> [WRITTEN EXERCISE] Return all of the records below verbatim, leaving out the pictures.

=== ITEMS ===

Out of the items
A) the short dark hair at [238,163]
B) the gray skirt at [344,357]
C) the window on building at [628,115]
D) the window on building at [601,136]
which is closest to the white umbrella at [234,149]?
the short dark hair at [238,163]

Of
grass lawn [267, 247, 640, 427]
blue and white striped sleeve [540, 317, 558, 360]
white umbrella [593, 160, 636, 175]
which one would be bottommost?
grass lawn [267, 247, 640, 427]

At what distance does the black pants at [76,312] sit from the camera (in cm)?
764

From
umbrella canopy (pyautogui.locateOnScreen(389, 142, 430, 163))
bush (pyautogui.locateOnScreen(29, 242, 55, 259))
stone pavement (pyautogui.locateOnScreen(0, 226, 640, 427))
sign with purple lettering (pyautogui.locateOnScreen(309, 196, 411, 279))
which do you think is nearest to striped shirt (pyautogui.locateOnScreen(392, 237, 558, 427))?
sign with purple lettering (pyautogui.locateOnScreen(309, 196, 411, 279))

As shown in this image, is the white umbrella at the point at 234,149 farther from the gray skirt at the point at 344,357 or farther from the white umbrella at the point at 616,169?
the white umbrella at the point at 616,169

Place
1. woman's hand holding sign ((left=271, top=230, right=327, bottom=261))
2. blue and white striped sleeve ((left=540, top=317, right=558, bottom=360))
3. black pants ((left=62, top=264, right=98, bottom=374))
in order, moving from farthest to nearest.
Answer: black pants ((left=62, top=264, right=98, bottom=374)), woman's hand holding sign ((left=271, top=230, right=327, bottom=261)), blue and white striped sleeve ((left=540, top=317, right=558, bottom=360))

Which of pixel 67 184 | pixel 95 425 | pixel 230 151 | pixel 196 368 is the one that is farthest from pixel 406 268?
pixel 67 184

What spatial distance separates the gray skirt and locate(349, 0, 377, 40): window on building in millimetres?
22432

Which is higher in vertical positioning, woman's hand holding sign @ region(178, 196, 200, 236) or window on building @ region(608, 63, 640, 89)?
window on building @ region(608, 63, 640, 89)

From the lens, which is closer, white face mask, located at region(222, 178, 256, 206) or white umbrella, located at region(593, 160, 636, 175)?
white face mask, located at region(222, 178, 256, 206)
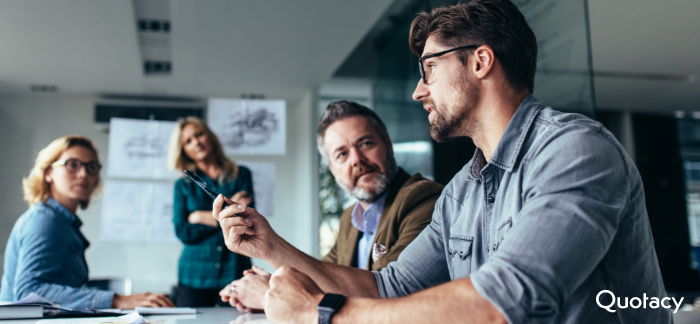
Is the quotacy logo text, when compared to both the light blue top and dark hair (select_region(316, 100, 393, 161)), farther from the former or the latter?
dark hair (select_region(316, 100, 393, 161))

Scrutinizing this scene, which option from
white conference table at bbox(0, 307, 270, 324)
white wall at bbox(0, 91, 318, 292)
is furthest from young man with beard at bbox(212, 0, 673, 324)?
white wall at bbox(0, 91, 318, 292)

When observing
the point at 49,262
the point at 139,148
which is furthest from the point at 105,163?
the point at 49,262

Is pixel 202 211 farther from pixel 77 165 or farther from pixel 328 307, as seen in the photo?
pixel 328 307

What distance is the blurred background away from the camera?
9.00 ft

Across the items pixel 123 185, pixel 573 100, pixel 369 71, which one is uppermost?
pixel 369 71

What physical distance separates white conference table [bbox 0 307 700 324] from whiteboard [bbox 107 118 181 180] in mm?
1617

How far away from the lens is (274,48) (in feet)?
10.3

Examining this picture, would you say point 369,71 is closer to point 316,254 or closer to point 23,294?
point 316,254

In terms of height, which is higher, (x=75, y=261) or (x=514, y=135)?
(x=514, y=135)

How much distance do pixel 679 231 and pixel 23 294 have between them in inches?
272

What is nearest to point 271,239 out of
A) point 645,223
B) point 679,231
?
point 645,223

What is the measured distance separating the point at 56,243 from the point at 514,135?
6.34ft

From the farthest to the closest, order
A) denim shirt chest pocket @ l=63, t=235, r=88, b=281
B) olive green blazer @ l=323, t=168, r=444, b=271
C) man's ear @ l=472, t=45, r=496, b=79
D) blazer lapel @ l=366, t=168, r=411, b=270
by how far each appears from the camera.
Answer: denim shirt chest pocket @ l=63, t=235, r=88, b=281 < blazer lapel @ l=366, t=168, r=411, b=270 < olive green blazer @ l=323, t=168, r=444, b=271 < man's ear @ l=472, t=45, r=496, b=79

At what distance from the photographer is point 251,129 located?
2.99 metres
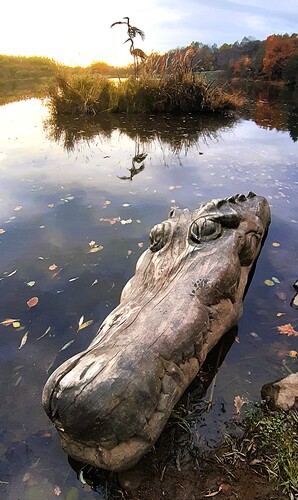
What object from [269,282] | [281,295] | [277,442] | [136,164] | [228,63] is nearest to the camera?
[277,442]

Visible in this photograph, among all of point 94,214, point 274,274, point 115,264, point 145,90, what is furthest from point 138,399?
point 145,90

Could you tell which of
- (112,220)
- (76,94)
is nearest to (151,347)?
(112,220)

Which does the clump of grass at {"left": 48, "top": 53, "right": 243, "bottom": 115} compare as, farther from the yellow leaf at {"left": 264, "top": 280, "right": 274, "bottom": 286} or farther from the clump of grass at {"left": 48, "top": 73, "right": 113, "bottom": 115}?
the yellow leaf at {"left": 264, "top": 280, "right": 274, "bottom": 286}

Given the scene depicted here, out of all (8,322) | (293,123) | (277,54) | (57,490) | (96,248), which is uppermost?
(277,54)

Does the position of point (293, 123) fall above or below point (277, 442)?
above

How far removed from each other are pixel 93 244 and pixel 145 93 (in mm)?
10677

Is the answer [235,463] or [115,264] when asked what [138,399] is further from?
[115,264]

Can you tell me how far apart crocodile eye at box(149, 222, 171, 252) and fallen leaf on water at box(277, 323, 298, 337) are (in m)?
1.41

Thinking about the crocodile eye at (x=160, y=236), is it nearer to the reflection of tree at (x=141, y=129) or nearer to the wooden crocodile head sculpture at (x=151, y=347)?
the wooden crocodile head sculpture at (x=151, y=347)

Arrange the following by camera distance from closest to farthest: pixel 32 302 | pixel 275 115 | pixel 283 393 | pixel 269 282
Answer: pixel 283 393, pixel 32 302, pixel 269 282, pixel 275 115

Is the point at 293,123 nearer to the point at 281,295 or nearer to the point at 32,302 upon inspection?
the point at 281,295

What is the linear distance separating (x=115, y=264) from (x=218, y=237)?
1.67 meters

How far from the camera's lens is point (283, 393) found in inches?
108

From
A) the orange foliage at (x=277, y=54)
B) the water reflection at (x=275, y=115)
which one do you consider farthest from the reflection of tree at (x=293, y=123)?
the orange foliage at (x=277, y=54)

===

> [WRITTEN REPLY]
Out of the items
A) the short dark hair at [238,163]
B) the gray skirt at [344,357]
C) the window on building at [628,115]
D) the window on building at [601,136]
which is closest to the white umbrella at [234,149]?
the short dark hair at [238,163]

Of
grass lawn [267, 247, 640, 427]
blue and white striped sleeve [540, 317, 558, 360]
white umbrella [593, 160, 636, 175]
which one would be bottommost?
grass lawn [267, 247, 640, 427]

At what distance does the black pants at [76,312] sit from the camera (in cm)?
764

From
umbrella canopy (pyautogui.locateOnScreen(389, 142, 430, 163))
bush (pyautogui.locateOnScreen(29, 242, 55, 259))
stone pavement (pyautogui.locateOnScreen(0, 226, 640, 427))
sign with purple lettering (pyautogui.locateOnScreen(309, 196, 411, 279))
which do you think is nearest to striped shirt (pyautogui.locateOnScreen(392, 237, 558, 427))?
sign with purple lettering (pyautogui.locateOnScreen(309, 196, 411, 279))

As shown in this image, is the white umbrella at the point at 234,149 farther from the gray skirt at the point at 344,357 or farther from the white umbrella at the point at 616,169?
the white umbrella at the point at 616,169

Place
1. woman's hand holding sign ((left=271, top=230, right=327, bottom=261))
2. blue and white striped sleeve ((left=540, top=317, right=558, bottom=360))
3. black pants ((left=62, top=264, right=98, bottom=374))
in order, moving from farthest to nearest.
Answer: black pants ((left=62, top=264, right=98, bottom=374)), woman's hand holding sign ((left=271, top=230, right=327, bottom=261)), blue and white striped sleeve ((left=540, top=317, right=558, bottom=360))

Which of pixel 67 184 | pixel 95 425 | pixel 230 151 | pixel 196 368 is the one that is farthest from pixel 406 268?
pixel 67 184

What spatial distance separates the gray skirt and locate(349, 0, 377, 40): window on building in millimetres?
22432

Which is higher in vertical positioning, woman's hand holding sign @ region(178, 196, 200, 236) or window on building @ region(608, 63, 640, 89)?
window on building @ region(608, 63, 640, 89)

From the lens, which is closer, white face mask, located at region(222, 178, 256, 206) or white umbrella, located at region(593, 160, 636, 175)?
white face mask, located at region(222, 178, 256, 206)
Is the quotacy logo text, when compared to both the light blue top and dark hair (select_region(316, 100, 393, 161)), farther from the former or the latter?
dark hair (select_region(316, 100, 393, 161))

Scrutinizing this scene, which option from
white conference table at bbox(0, 307, 270, 324)
white wall at bbox(0, 91, 318, 292)
is furthest from young man with beard at bbox(212, 0, 673, 324)?
white wall at bbox(0, 91, 318, 292)

When observing
the point at 49,262
the point at 139,148
which is furthest from the point at 105,163?
the point at 49,262

Is pixel 202 211 farther from pixel 77 165 or farther from pixel 328 307, as seen in the photo?
pixel 328 307

What distance is the blurred background away from the camera?
9.00 ft

Across the items pixel 123 185, pixel 573 100, pixel 369 71, which one is uppermost?
pixel 369 71

What physical distance separates white conference table [bbox 0 307 700 324] from whiteboard [bbox 107 118 181 180] in mm?
1617

How far away from the lens is (274,48) (in feet)?
10.3

Examining this picture, would you say point 369,71 is closer to point 316,254 or closer to point 23,294?
point 316,254

In terms of height, which is higher, (x=75, y=261) or (x=514, y=135)?
(x=514, y=135)

How much distance do pixel 679 231 and pixel 23 294 have between them in inches?
272

What is nearest to point 271,239 out of
A) point 645,223
B) point 679,231
?
point 645,223

What is the measured distance separating the point at 56,243 from the point at 514,135?
6.34ft

From the farthest to the closest, order
A) denim shirt chest pocket @ l=63, t=235, r=88, b=281
B) olive green blazer @ l=323, t=168, r=444, b=271
C) man's ear @ l=472, t=45, r=496, b=79
D) blazer lapel @ l=366, t=168, r=411, b=270
by how far each appears from the camera.
Answer: denim shirt chest pocket @ l=63, t=235, r=88, b=281 < blazer lapel @ l=366, t=168, r=411, b=270 < olive green blazer @ l=323, t=168, r=444, b=271 < man's ear @ l=472, t=45, r=496, b=79

At what distance from the photographer is point 251,129 located?
2.99 metres
What object from [269,282] | [281,295] | [277,442] | [136,164] | [228,63] is nearest to the camera?
[277,442]

Visible in this photograph, among all of point 94,214, point 274,274, point 115,264, point 145,90, what is furthest from point 138,399?
point 145,90

Could you tell which of
- (112,220)
- (76,94)
is nearest to (151,347)?
(112,220)

Which does the clump of grass at {"left": 48, "top": 53, "right": 243, "bottom": 115} compare as, farther from the yellow leaf at {"left": 264, "top": 280, "right": 274, "bottom": 286} or farther from the clump of grass at {"left": 48, "top": 73, "right": 113, "bottom": 115}?
the yellow leaf at {"left": 264, "top": 280, "right": 274, "bottom": 286}

Given the scene depicted here, out of all (8,322) | (293,123) | (277,54) | (57,490) | (96,248), which is uppermost?
(277,54)

Does the position of point (293, 123) fall above or below point (277, 442)?
above

How far removed from each other are pixel 93 244 and pixel 145 93 (in mm)?
10677

Is the answer [235,463] or [115,264] when asked what [138,399] is further from?
[115,264]

Can you tell me how far apart crocodile eye at box(149, 222, 171, 252) and fallen leaf on water at box(277, 323, 298, 337) are (in m)?
1.41

Thinking about the crocodile eye at (x=160, y=236), is it nearer to the reflection of tree at (x=141, y=129) or nearer to the wooden crocodile head sculpture at (x=151, y=347)?
the wooden crocodile head sculpture at (x=151, y=347)

Arrange the following by camera distance from closest to farthest: pixel 32 302 | pixel 275 115 | pixel 283 393 | pixel 269 282
Answer: pixel 283 393, pixel 32 302, pixel 269 282, pixel 275 115

Is the point at 293,123 nearer to the point at 281,295 or nearer to the point at 32,302 upon inspection?
the point at 281,295

What is the linear distance separating (x=115, y=264) from (x=218, y=237)?
1.67 meters

How far from the camera's lens is point (283, 393) found in inches?
108

From
A) the orange foliage at (x=277, y=54)
B) the water reflection at (x=275, y=115)
which one do you consider farthest from the reflection of tree at (x=293, y=123)?
the orange foliage at (x=277, y=54)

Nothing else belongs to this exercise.